ROANOKE, Va. – For some, we share Bing Crosby’s dream of a White Christmas, or we share the fantasy of looking out the window to snow falling like Kevin McAllister did at the end of Home Alone. The American Meteorological Society defines a ‘White Christmas’ as one inch of snow on the ground on Christmas Day.
For the purposes of this article, that’s the definition we’ll use too. According to that definition, the last White Christmas many (not all) of us had was back in 2009. The reality is that a White Christmas in southwest and central Virginia is not that common.
Historically, the odds are higher in the mountains and lower as you head farther east (which is not surprising). On average, it happens once every five years in the Highlands, once every six years in the New River Valley, once every eight years in the Roanoke Valley and Lynchburg and once every 17 years in Southside.
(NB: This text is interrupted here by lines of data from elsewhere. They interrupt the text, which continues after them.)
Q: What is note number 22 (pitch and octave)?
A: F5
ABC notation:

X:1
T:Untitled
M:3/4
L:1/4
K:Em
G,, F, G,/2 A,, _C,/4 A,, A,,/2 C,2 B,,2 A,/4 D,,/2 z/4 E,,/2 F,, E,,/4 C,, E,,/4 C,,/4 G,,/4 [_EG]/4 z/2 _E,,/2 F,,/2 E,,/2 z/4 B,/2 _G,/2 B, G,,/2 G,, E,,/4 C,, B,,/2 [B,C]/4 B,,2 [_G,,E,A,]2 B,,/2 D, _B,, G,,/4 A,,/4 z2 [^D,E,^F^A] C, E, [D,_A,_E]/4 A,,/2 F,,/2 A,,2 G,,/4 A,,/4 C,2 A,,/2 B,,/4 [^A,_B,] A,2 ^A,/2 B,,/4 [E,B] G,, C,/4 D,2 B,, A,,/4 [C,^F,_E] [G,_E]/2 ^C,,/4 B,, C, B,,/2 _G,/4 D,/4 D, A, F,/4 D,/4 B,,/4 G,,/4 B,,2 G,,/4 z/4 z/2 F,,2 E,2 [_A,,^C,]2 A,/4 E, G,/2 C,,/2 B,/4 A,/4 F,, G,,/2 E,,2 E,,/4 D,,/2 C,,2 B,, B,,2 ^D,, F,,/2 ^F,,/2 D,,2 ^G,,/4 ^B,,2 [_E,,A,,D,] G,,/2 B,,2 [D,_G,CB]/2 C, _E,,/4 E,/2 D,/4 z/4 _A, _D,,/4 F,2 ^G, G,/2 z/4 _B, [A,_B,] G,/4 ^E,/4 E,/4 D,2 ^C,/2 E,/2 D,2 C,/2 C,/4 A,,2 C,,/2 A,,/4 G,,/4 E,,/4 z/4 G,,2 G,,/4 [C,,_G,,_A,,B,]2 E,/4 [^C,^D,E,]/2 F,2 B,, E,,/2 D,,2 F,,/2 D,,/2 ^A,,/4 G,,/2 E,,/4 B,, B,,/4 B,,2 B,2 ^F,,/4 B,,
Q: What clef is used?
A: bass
As you would expect, the odds increase the farther north you go. If traveling weren’t discouraged this year, we’d recommend going to parts of Maine, Vermont, New Hampshire, upstate New York, Michigan or Wisconsin.
With it being three weeks away from Christmas, any “forecast” is going to be highly subject to change. Any reliable forecast tool doesn’t even go out that far. The pattern the week before Christmas suggests the North Atlantic Oscillation will be in a weak negative phase.
In Layman’s terms, a negative phase of this NAO tends to lead to more frequent cold snaps in the eastern U.S. If we can keep that around, our chances of a White Christmas could go up slightly.